Michael Brown, Jr., 18.

Tamir Rice, 12.

Tony Robinson, 19.  

David Joseph, 17.

Those are the names and ages of black males who have been shot by police in recent years. I only listed 4 names. But every 28 hours in this country, the police, THE POLICE — the ones sworn to serve and protect — kill a black person in America. Because I can’t turn a blind eye to the facts, I can’t help but to wonder if there will be a hashtag for my son, Elijah.

But they are all our sons. This is the burden of black parenthood.  

America has a peculiar thing with history, and what I’ve learned is that black people face a clear and ever-present danger from those who swore to protect them.

Like every parent, I want the best for my son. It’s instinctive to me that I do everything in my power to protect him – and the definition of protecting him continues to expand. It means making sure he crosses the street safely, making sure his shoes are tied, giving him access to proper nutrition, teaching him about stranger danger and teaching him that no matter what – listen, obey, stop or run, there’s a likelihood that when he is stopped by the police, he could lose his life.

I’ve been struggling with how I can protect my son in the “land of the free” – a country that, since day one, has said his life is less than and at a disadvantage.

A country that demonstrates that it’s not murder if the police shoot him for playing with a toy, demonstrates that it’s not murder if the police are doing a raid and he’s just sleeping on the couch. Demonstrates that being suspended from pre-school and elementary school will happen at a rate more than twice that of his white peers, and that, growing up in Milwaukee, he can expect to spend some time in prison by the time he reaches age 30.

Last night I cried after I tucked him in bed.

This morning, I hugged him a little tighter. I’m scared. I don’t know when the last time will come.

And this is the very real, heavy burden of black parenthood in America today.

As Americans, at a very young age, we’re taught to believe our Constitution, we’re taught to celebrate our independence, to recite the Pledge of Allegiance, that’s it’s ok to go to war for our country.
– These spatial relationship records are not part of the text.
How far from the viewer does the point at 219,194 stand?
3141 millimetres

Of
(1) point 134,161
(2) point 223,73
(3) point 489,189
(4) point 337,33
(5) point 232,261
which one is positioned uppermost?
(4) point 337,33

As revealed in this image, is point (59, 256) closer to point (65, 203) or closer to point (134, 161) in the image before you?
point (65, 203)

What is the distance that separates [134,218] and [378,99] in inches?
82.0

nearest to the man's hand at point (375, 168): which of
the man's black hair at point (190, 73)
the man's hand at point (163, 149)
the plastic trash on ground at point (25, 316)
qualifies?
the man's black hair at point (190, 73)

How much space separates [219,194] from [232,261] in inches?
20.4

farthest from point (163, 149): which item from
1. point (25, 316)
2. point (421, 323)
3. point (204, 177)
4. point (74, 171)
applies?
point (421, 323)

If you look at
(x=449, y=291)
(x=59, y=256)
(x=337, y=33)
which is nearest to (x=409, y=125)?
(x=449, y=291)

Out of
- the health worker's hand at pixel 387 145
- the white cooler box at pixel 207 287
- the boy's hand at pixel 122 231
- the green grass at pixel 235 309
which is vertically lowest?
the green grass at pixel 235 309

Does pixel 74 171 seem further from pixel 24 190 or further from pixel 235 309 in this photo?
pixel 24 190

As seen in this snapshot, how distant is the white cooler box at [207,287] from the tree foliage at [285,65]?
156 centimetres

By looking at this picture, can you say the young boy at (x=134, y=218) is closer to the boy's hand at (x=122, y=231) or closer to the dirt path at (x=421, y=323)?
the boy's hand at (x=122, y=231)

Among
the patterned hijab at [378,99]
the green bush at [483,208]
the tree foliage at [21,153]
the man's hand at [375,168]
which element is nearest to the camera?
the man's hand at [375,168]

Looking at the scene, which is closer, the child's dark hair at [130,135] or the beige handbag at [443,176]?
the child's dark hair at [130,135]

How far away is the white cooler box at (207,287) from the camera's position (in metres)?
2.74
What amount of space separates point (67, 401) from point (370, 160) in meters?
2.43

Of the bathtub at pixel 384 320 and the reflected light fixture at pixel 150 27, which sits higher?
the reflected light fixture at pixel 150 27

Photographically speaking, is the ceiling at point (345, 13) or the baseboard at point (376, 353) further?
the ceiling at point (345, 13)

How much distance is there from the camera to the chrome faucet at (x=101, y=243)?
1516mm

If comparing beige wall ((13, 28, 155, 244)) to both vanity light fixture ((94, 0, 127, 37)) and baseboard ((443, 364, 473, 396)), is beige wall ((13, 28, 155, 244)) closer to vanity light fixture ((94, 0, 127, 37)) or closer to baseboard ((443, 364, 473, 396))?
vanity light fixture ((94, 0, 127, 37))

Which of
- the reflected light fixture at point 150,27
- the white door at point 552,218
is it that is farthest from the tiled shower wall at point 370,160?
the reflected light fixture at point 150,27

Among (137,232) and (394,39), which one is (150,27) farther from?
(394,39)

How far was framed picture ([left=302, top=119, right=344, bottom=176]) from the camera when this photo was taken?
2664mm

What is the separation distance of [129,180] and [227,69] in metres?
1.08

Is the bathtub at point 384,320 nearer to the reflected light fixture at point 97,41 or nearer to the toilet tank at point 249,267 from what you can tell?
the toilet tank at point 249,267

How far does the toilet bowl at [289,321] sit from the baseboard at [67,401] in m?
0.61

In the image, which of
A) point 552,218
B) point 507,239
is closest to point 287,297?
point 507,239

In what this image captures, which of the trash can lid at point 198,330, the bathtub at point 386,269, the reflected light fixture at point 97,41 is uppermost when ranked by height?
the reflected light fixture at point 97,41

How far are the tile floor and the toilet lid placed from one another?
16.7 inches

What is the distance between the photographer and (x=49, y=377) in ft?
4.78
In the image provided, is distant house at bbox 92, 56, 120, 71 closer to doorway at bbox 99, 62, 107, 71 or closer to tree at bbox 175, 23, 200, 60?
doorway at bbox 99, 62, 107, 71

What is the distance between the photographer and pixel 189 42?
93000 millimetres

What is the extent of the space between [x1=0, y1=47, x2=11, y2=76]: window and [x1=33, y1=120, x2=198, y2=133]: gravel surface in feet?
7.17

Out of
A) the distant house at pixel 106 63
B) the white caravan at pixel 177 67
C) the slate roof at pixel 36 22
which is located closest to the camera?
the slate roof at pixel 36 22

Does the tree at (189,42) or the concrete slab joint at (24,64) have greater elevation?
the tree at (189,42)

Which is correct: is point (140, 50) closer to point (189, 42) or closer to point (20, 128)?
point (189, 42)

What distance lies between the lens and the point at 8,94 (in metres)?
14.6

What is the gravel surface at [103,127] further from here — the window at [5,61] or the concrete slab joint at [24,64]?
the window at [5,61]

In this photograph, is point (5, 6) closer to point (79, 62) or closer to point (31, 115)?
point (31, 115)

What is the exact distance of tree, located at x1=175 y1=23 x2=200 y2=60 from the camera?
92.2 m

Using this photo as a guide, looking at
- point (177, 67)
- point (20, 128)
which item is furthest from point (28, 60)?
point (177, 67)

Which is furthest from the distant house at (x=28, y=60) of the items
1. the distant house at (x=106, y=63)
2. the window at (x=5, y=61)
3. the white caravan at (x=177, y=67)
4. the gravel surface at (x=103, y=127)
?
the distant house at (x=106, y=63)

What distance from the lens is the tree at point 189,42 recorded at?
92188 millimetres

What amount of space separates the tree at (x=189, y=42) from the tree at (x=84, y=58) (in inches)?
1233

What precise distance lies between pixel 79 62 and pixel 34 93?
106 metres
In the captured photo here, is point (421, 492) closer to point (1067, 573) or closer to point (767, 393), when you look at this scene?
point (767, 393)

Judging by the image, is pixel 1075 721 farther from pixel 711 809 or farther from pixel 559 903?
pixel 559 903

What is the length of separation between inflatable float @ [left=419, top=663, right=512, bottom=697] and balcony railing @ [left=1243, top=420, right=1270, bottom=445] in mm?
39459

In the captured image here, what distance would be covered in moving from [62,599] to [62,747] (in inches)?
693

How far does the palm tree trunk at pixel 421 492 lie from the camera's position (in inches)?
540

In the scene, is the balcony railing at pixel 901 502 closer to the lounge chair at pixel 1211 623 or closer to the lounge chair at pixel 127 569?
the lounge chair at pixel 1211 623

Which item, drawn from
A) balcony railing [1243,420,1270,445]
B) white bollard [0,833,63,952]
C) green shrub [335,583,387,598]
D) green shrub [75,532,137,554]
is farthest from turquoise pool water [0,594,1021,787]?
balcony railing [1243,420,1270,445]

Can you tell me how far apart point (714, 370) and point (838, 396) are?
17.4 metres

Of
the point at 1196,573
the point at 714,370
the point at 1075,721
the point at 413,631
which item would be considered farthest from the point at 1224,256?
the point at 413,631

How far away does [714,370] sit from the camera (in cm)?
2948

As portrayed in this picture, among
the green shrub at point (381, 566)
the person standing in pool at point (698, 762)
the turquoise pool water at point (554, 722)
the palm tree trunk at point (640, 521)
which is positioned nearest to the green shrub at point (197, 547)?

But what happens when you do all of that and none of it matters?

What do you do when you’re reading in your history book about how the greatest country on Earth called your ancestors animals, considered your family, only a few generations removed, as three-fifths of a person, and has called you inferior and set you at a disadvantage?

In our books, we’re taught to “hold these truths to be self-evident, that all men are created equal, that they are endowed by their Creator with certain unalienable rights, that among these are life, liberty and the pursuit of happiness.”

But in real life, my son is almost 7 years old and these things are fact:

His lighter-complexion won’t save him.

His Montessori education won’t save him.

The 44th President of the United State of America won’t save him.

His deep brown eyes and pronounced dimples won’t save him.

All the ‘pleases, thank-you’s,’ and ‘No, sir, Yes, sir’ won’t save him.

So, I’m asking again because my brain can’t compute: At what age does a black male child learn that others see him as scary?